=== ACTION ITEM ===
Write the listing out again exactly as it stands, with no images.
SUPPLIED DATA START
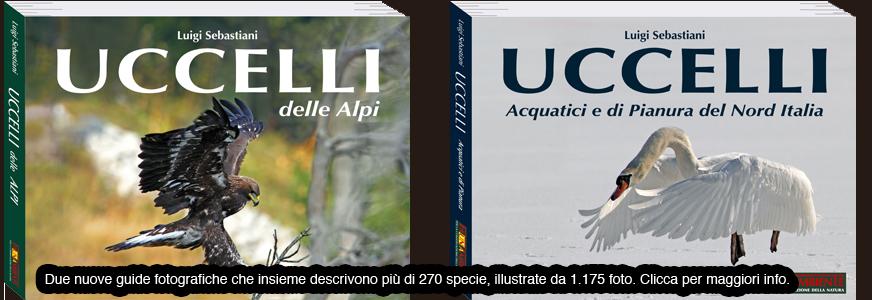 Uccelli delle Alpi - Uccelli acquatici e di pianura del Nord Italia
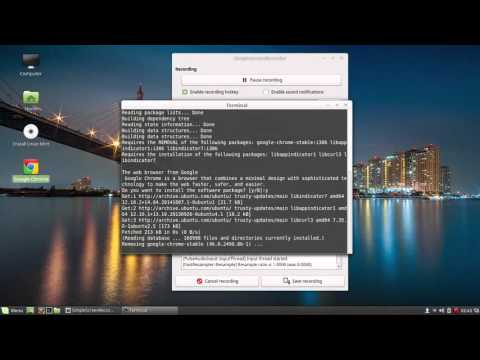 How to Install Google Chrome 64 bits on Linux Mint 17.2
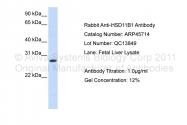 ARP45714_P050 - 11-beta HSD1 / HSD11B1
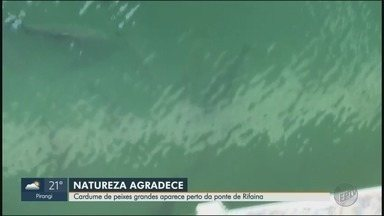 Redução de embarcações leva peixes para a superfície do Rio Grande em Rifaina, SP - Águas mais claras e calmas atraem cardumes, explica bióloga.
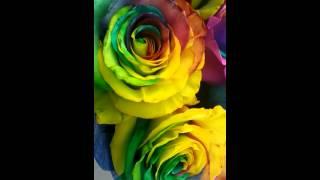 Услуга Мишка курьер доставка цветов и подарков в Пятигорске - салон магазин \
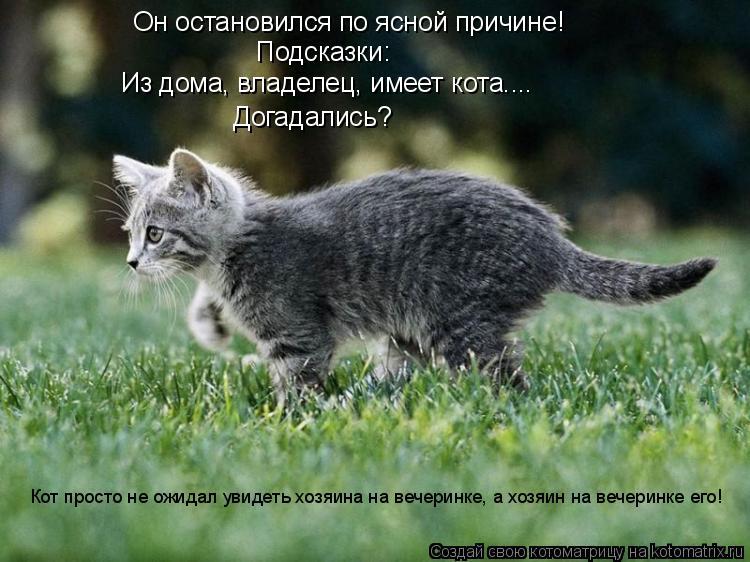 Котоматрица: Он остановился по ясной причине! Подсказки: Из дома, владелец, имеет кота.... Догадались? Кот просто не ожидал увидеть хозяина на вечеринке, а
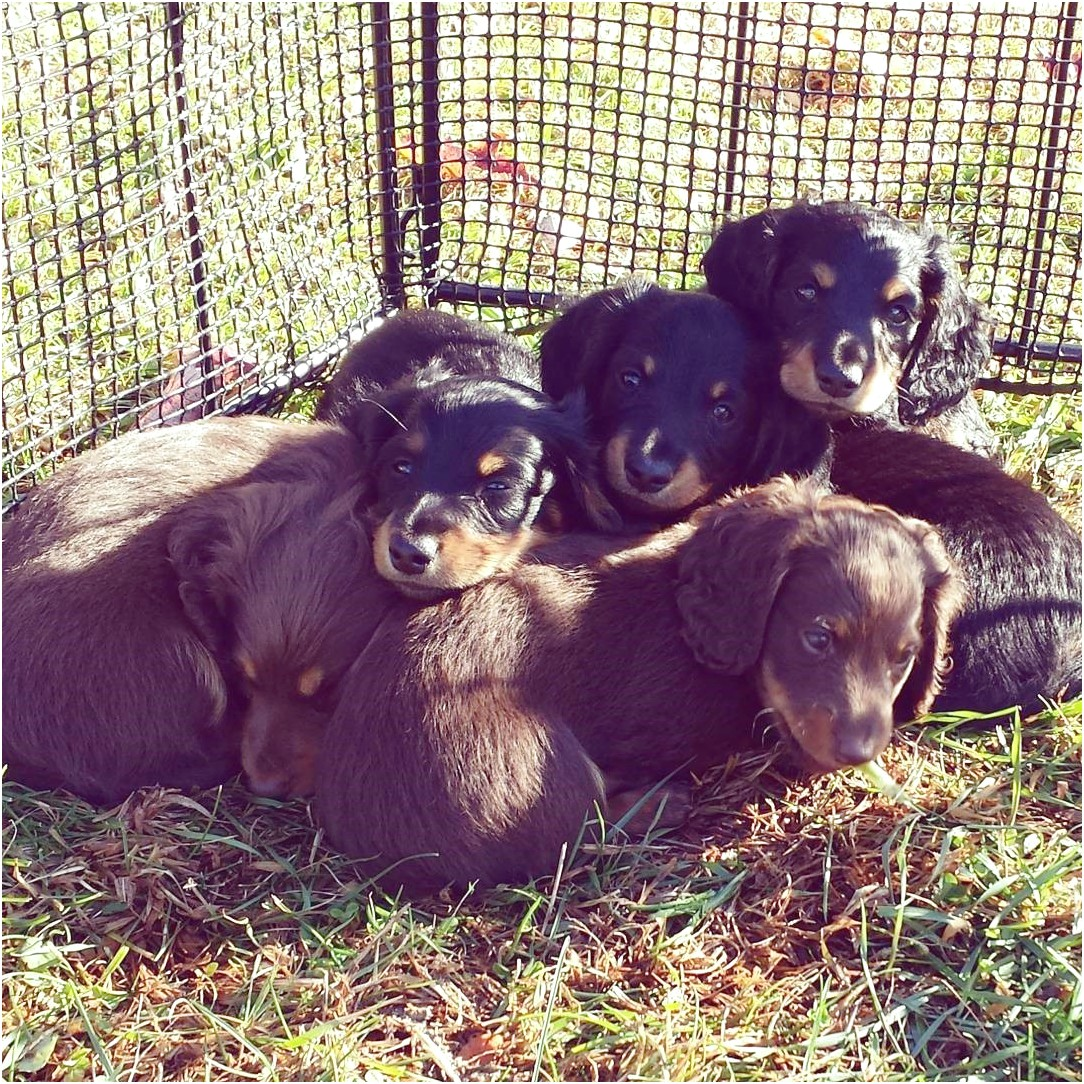 miniature dachshund puppies for adoption in pa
SUPPLIED DATA END
=== EXERCISE ANSWER ===
 Uccelli delle Alpi - Uccelli acquatici e di pianura del Nord Italia
 How to Install Google Chrome 64 bits on Linux Mint 17.2
 ARP45714_P050 - 11-beta HSD1 / HSD11B1
 Redução de embarcações leva peixes para a superfície do Rio Grande em Rifaina, SP - Águas mais claras e calmas atraem cardumes, explica bióloga.
 Услуга Мишка курьер доставка цветов и подарков в Пятигорске - салон магазин \
 Котоматрица: Он остановился по ясной причине! Подсказки: Из дома, владелец, имеет кота.... Догадались? Кот просто не ожидал увидеть хозяина на вечеринке, а
 miniature dachshund puppies for adoption in pa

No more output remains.